What is required —
Retype only what runs from the first line of the listing to the line holding "3 Regulatory framework", both included. Do not retype the pictures.

Working data —
╔══
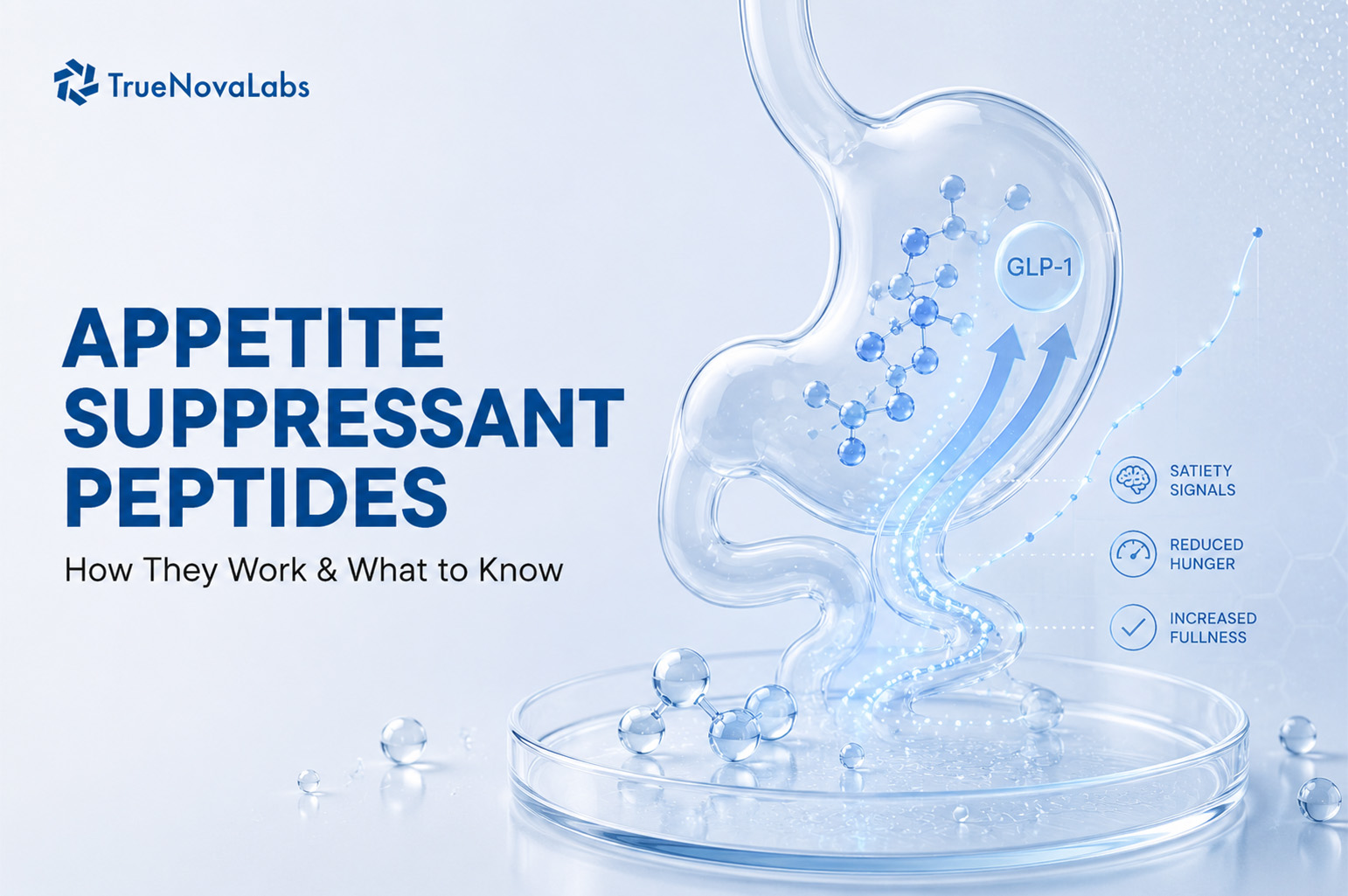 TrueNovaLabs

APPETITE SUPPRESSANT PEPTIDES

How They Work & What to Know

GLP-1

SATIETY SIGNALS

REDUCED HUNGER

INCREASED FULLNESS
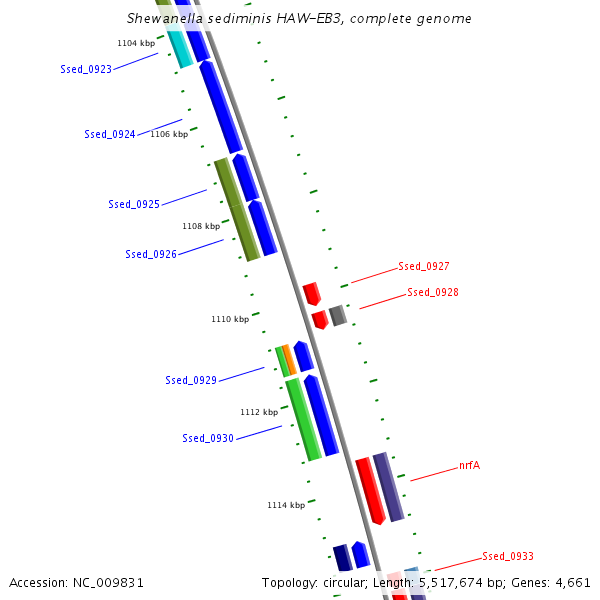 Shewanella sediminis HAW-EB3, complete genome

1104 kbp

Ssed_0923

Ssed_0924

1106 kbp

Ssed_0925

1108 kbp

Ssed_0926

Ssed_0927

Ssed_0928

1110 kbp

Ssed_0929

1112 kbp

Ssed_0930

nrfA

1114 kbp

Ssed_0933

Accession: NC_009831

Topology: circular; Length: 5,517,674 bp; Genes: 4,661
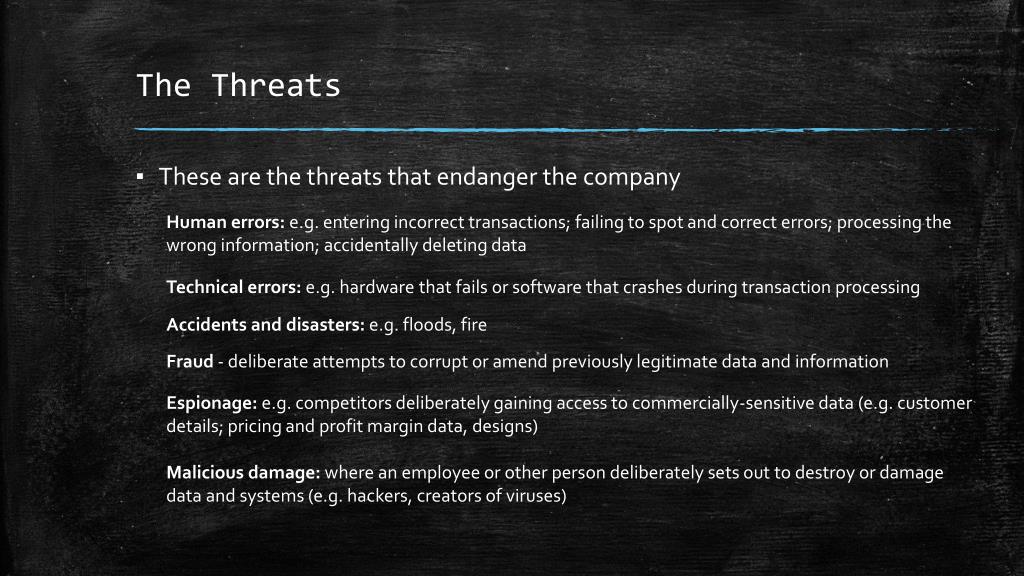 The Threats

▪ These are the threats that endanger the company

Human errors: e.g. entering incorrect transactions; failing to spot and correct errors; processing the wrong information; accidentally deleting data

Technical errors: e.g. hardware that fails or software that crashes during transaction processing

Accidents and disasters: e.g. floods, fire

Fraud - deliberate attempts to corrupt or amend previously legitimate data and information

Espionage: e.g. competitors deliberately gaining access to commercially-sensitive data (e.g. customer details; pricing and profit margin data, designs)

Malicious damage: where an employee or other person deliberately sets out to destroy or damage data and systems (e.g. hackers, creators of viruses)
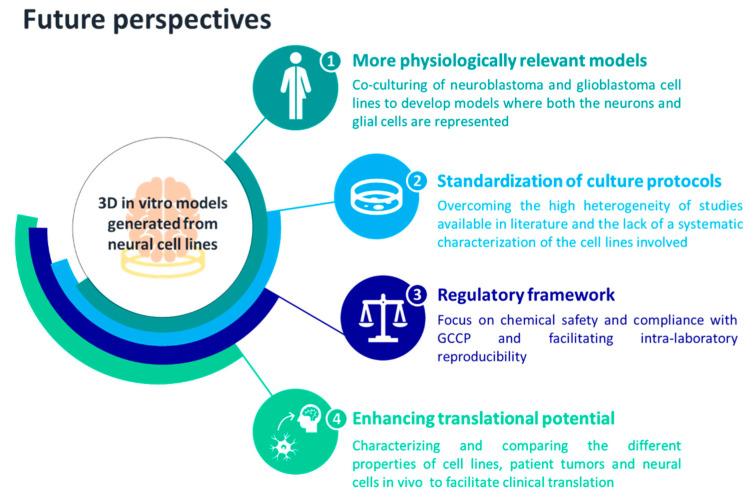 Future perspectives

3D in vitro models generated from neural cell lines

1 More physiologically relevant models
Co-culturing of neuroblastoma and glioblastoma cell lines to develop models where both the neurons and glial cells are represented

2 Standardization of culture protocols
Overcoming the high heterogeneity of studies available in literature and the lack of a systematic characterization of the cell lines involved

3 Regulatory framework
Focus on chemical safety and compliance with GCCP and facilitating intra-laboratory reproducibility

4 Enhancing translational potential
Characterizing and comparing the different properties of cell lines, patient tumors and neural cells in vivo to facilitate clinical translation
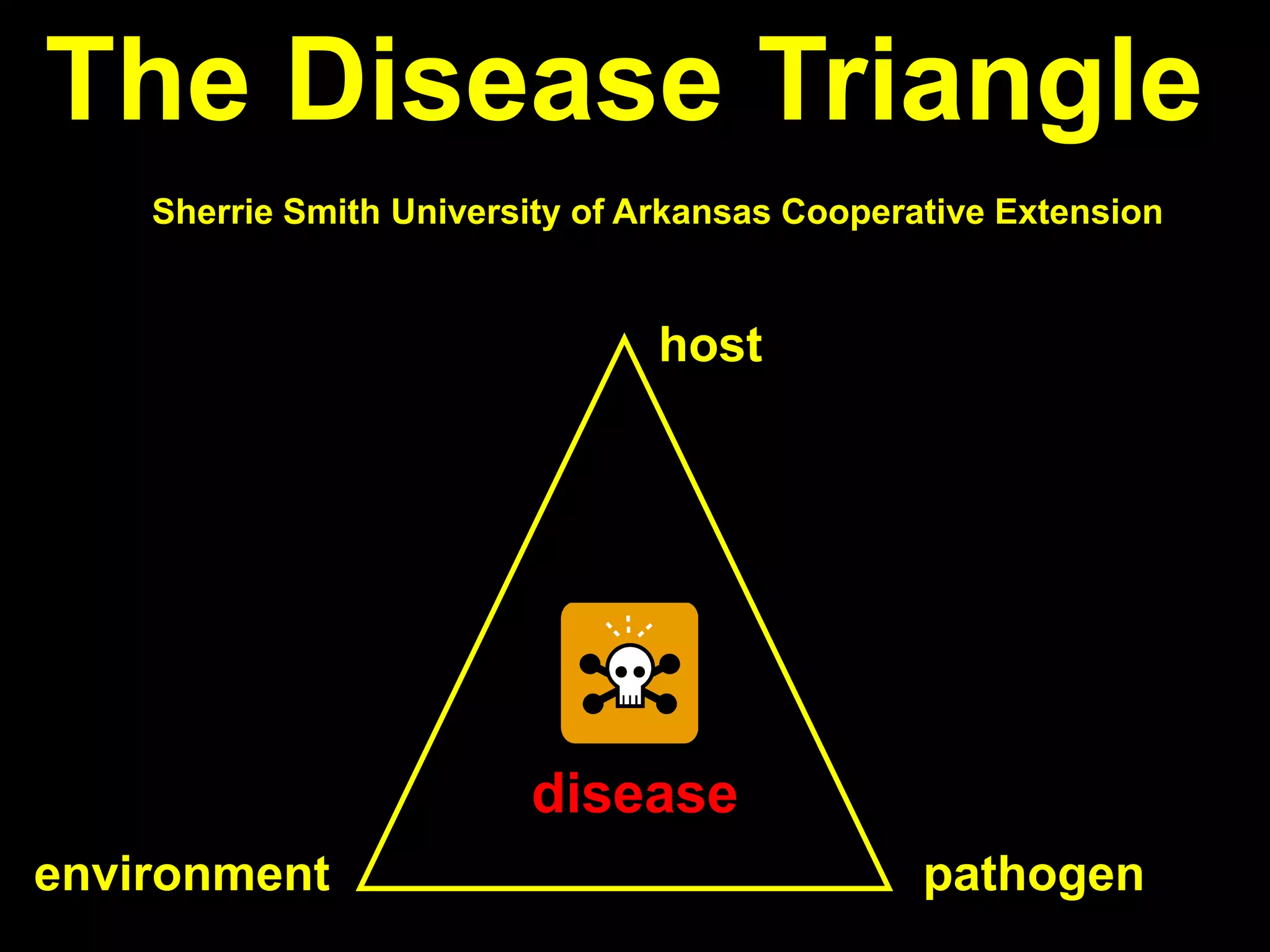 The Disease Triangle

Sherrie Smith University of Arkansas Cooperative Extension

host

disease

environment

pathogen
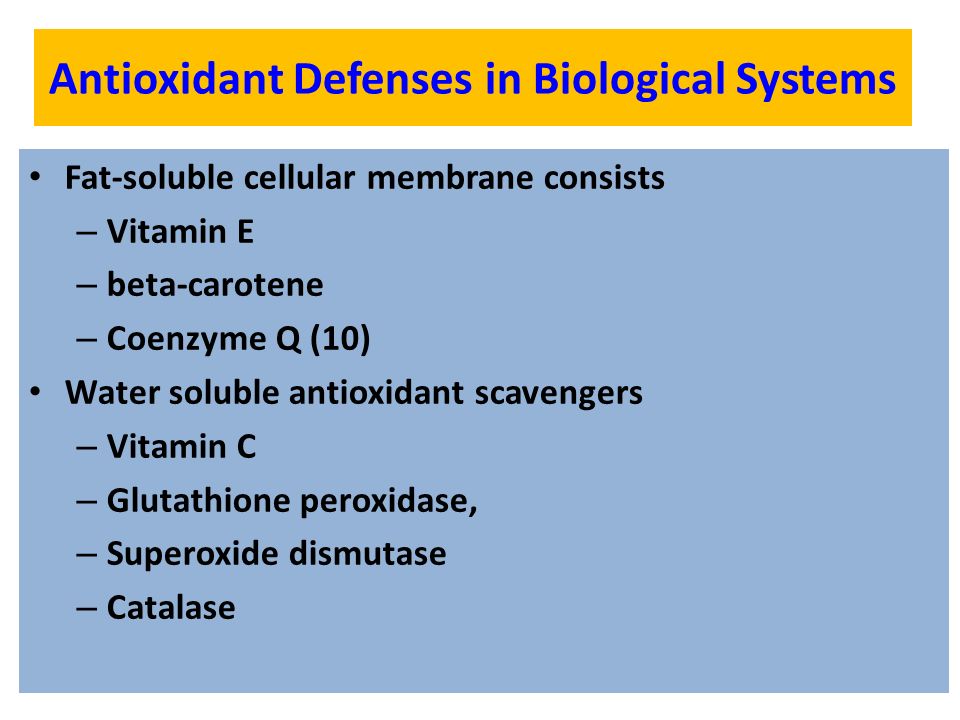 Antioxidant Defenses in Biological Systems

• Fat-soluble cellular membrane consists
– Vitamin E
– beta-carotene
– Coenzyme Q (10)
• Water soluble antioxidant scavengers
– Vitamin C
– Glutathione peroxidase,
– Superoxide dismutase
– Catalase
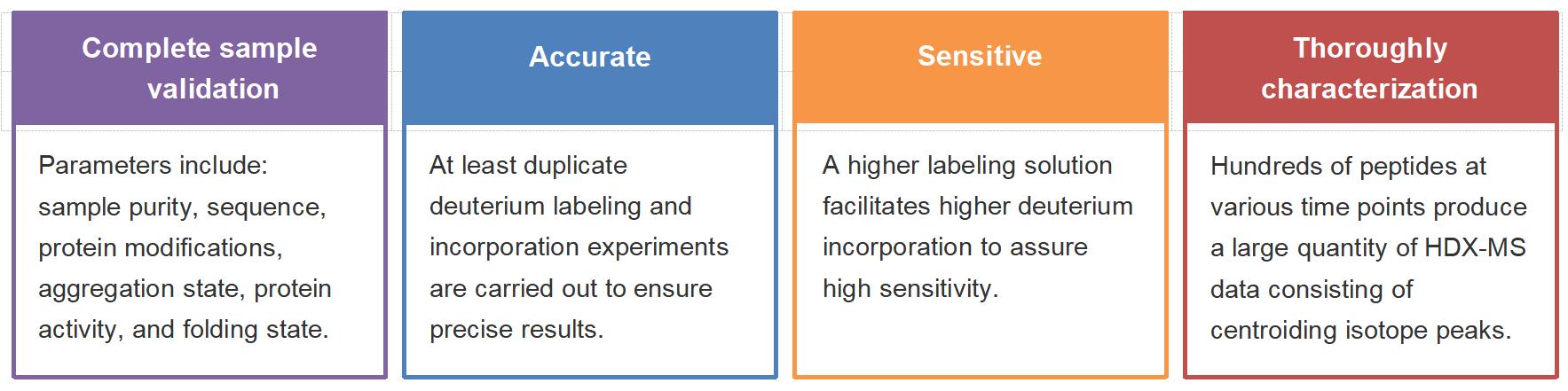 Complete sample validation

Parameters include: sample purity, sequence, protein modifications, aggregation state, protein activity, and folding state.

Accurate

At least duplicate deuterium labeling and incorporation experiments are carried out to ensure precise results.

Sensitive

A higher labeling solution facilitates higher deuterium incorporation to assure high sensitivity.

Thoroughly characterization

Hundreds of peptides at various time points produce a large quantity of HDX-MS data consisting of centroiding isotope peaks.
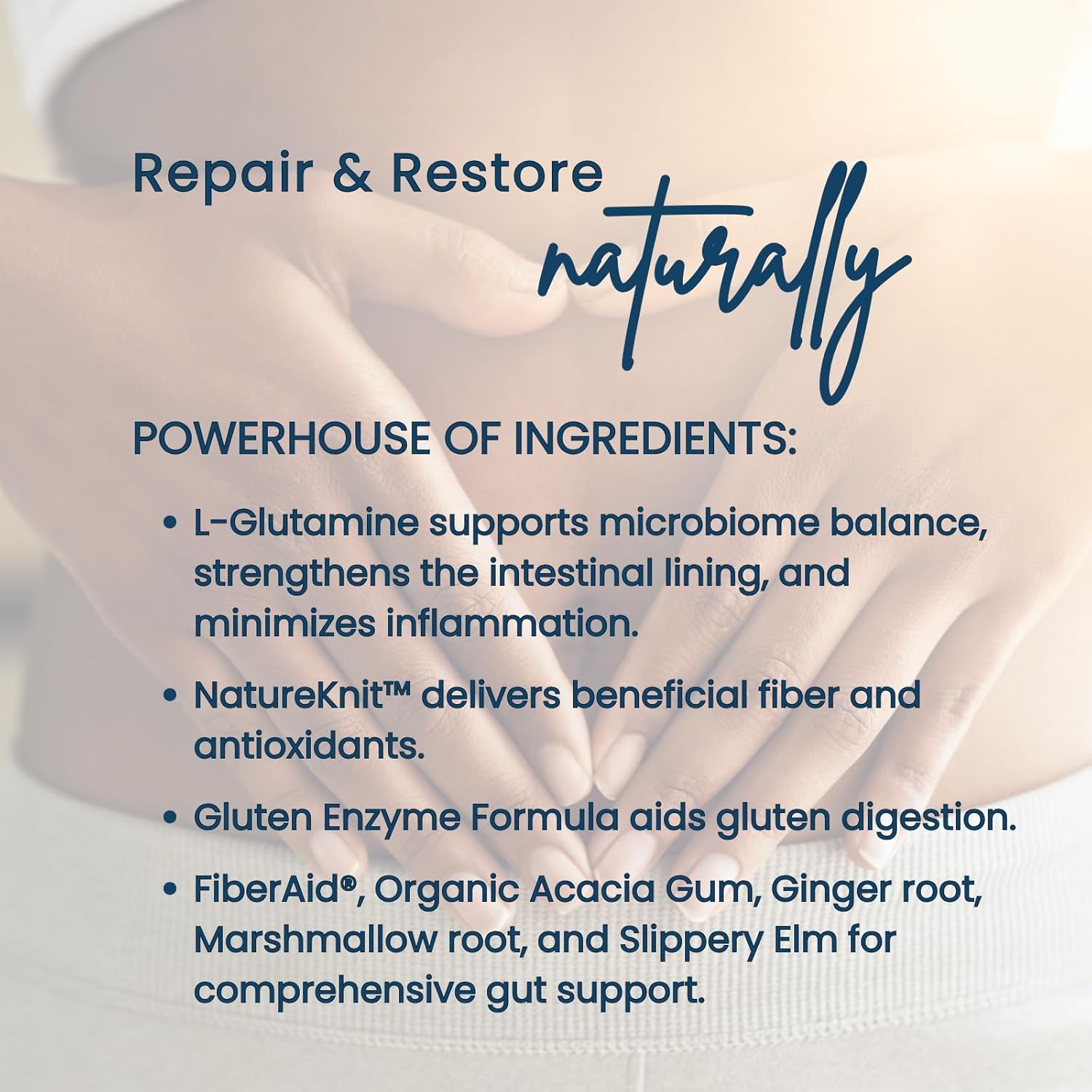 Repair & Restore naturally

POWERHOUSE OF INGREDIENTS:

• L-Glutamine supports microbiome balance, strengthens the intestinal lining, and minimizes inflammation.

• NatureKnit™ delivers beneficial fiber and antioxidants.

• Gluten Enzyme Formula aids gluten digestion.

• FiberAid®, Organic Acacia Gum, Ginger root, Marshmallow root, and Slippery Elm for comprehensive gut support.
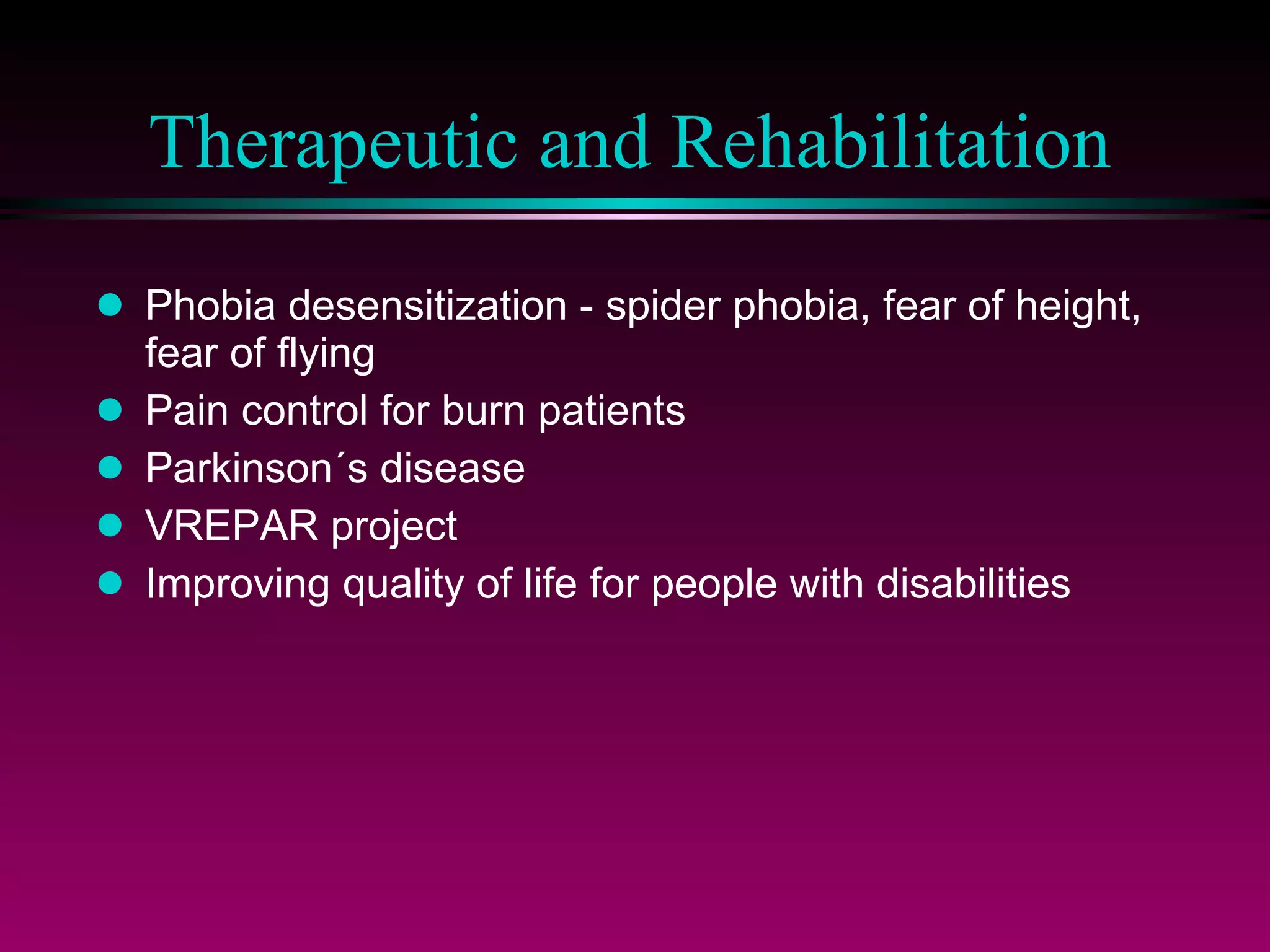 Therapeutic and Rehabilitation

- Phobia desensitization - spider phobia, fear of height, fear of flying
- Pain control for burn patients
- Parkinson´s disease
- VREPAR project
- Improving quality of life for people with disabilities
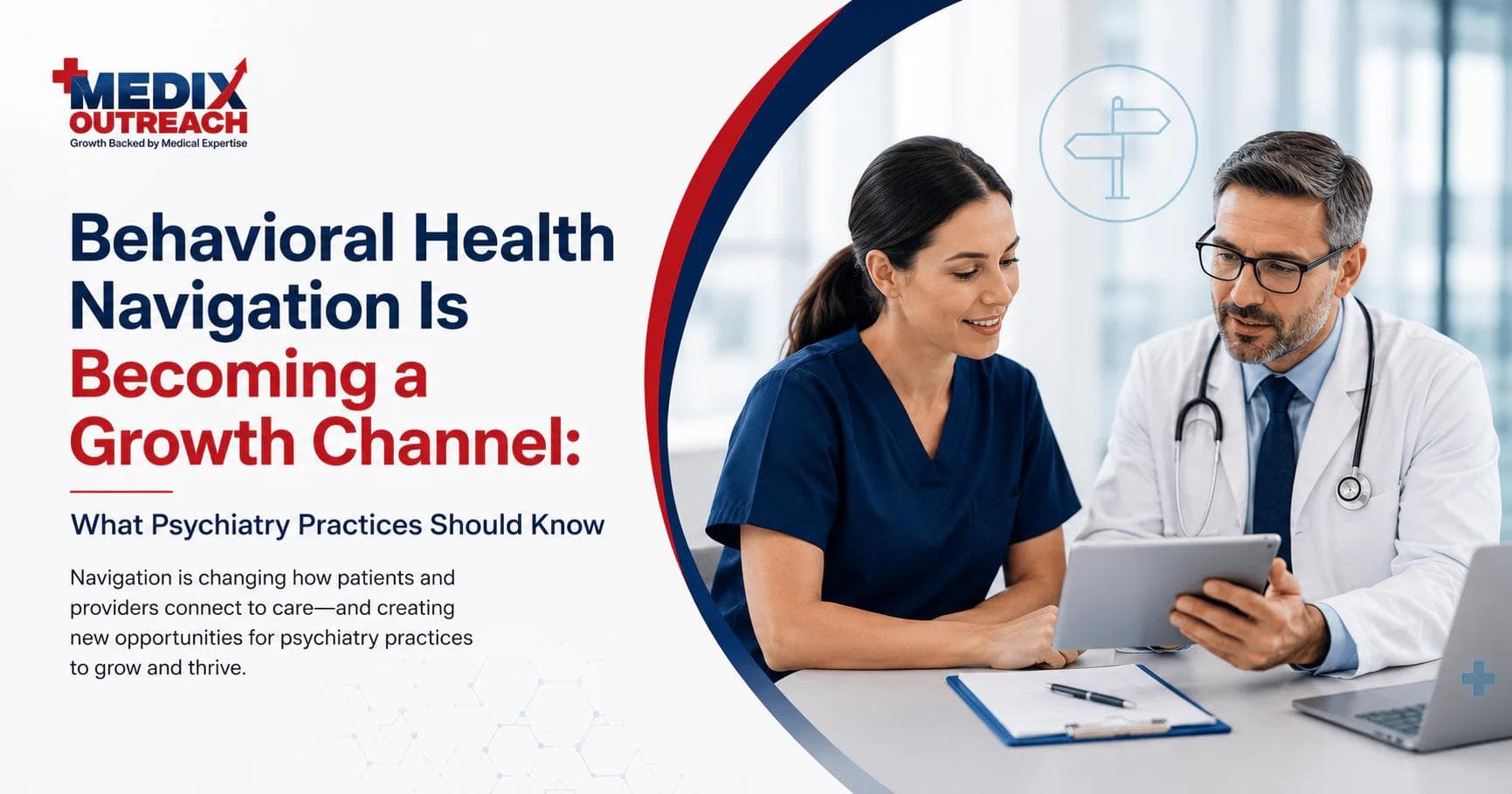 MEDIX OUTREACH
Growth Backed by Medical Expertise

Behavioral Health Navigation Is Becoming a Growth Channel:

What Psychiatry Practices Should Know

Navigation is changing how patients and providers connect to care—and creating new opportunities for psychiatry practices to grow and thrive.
╚══
Answer space —
 TrueNovaLabs

APPETITE SUPPRESSANT PEPTIDES

How They Work & What to Know

GLP-1

SATIETY SIGNALS

REDUCED HUNGER

INCREASED FULLNESS
 Shewanella sediminis HAW-EB3, complete genome

1104 kbp

Ssed_0923

Ssed_0924

1106 kbp

Ssed_0925

1108 kbp

Ssed_0926

Ssed_0927

Ssed_0928

1110 kbp

Ssed_0929

1112 kbp

Ssed_0930

nrfA

1114 kbp

Ssed_0933

Accession: NC_009831

Topology: circular; Length: 5,517,674 bp; Genes: 4,661
 The Threats

▪ These are the threats that endanger the company

Human errors: e.g. entering incorrect transactions; failing to spot and correct errors; processing the wrong information; accidentally deleting data

Technical errors: e.g. hardware that fails or software that crashes during transaction processing

Accidents and disasters: e.g. floods, fire

Fraud - deliberate attempts to corrupt or amend previously legitimate data and information

Espionage: e.g. competitors deliberately gaining access to commercially-sensitive data (e.g. customer details; pricing and profit margin data, designs)

Malicious damage: where an employee or other person deliberately sets out to destroy or damage data and systems (e.g. hackers, creators of viruses)
 Future perspectives

3D in vitro models generated from neural cell lines

1 More physiologically relevant models
Co-culturing of neuroblastoma and glioblastoma cell lines to develop models where both the neurons and glial cells are represented

2 Standardization of culture protocols
Overcoming the high heterogeneity of studies available in literature and the lack of a systematic characterization of the cell lines involved

3 Regulatory framework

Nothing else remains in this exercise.